───── SUPPLIED RECORDS ─────

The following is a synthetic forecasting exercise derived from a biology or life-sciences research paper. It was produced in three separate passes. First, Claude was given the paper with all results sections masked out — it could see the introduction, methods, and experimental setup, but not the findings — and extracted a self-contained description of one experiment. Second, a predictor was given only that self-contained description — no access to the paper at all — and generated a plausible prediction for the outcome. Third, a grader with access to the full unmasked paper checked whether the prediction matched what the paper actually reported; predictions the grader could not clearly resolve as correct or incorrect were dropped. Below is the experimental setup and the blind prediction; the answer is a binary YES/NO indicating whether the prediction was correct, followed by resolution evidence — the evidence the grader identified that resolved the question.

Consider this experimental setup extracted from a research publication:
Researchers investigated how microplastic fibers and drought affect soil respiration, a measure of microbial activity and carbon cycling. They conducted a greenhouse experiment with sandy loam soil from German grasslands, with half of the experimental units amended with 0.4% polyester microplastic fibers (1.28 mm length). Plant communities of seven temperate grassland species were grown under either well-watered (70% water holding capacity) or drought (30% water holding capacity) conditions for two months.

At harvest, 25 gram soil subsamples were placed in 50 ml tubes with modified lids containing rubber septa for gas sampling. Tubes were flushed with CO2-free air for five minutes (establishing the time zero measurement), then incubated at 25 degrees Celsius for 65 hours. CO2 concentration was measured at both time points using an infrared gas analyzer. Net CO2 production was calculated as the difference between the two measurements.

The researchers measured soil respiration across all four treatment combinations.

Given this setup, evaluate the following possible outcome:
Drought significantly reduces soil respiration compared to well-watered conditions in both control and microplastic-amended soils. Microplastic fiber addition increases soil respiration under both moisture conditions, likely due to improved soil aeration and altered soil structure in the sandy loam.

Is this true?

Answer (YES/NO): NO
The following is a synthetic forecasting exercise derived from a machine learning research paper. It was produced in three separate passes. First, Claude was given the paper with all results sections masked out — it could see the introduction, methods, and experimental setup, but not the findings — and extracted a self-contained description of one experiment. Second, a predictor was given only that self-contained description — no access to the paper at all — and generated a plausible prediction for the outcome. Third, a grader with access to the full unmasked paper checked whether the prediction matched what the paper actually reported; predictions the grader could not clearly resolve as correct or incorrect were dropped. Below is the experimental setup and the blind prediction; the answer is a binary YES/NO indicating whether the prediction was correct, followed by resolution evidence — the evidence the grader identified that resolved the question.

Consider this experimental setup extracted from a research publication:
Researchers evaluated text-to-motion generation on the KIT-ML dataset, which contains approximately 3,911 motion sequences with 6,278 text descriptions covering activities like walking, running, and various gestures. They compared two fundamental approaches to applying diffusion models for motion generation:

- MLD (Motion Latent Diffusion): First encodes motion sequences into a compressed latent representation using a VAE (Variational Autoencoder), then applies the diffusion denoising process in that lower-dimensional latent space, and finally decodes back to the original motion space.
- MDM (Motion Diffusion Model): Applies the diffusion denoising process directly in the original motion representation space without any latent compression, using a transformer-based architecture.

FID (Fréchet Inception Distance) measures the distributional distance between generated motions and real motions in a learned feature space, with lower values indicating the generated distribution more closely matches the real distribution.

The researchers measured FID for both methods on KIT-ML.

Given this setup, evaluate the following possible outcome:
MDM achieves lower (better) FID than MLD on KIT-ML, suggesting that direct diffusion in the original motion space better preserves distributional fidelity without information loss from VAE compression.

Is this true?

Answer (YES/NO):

─────

▶ **WORK ITEM**
Set down, exactly as they appear above, all lines from the one that has "from a machine" down to the one that has "- MDM (Motion", including those two and no others.

▶ **SOLUTION TO THIS TASK**
The following is a synthetic forecasting exercise derived from a machine learning research paper. It was produced in three separate passes. First, Claude was given the paper with all results sections masked out — it could see the introduction, methods, and experimental setup, but not the findings — and extracted a self-contained description of one experiment. Second, a predictor was given only that self-contained description — no access to the paper at all — and generated a plausible prediction for the outcome. Third, a grader with access to the full unmasked paper checked whether the prediction matched what the paper actually reported; predictions the grader could not clearly resolve as correct or incorrect were dropped. Below is the experimental setup and the blind prediction; the answer is a binary YES/NO indicating whether the prediction was correct, followed by resolution evidence — the evidence the grader identified that resolved the question.

Consider this experimental setup extracted from a research publication:
Researchers evaluated text-to-motion generation on the KIT-ML dataset, which contains approximately 3,911 motion sequences with 6,278 text descriptions covering activities like walking, running, and various gestures. They compared two fundamental approaches to applying diffusion models for motion generation:

- MLD (Motion Latent Diffusion): First encodes motion sequences into a compressed latent representation using a VAE (Variational Autoencoder), then applies the diffusion denoising process in that lower-dimensional latent space, and finally decodes back to the original motion space.
- MDM (Motion Diffusion Model): Applies the diffusion denoising process directly in the original motion representation space without any latent compression, using a transformer-based architecture.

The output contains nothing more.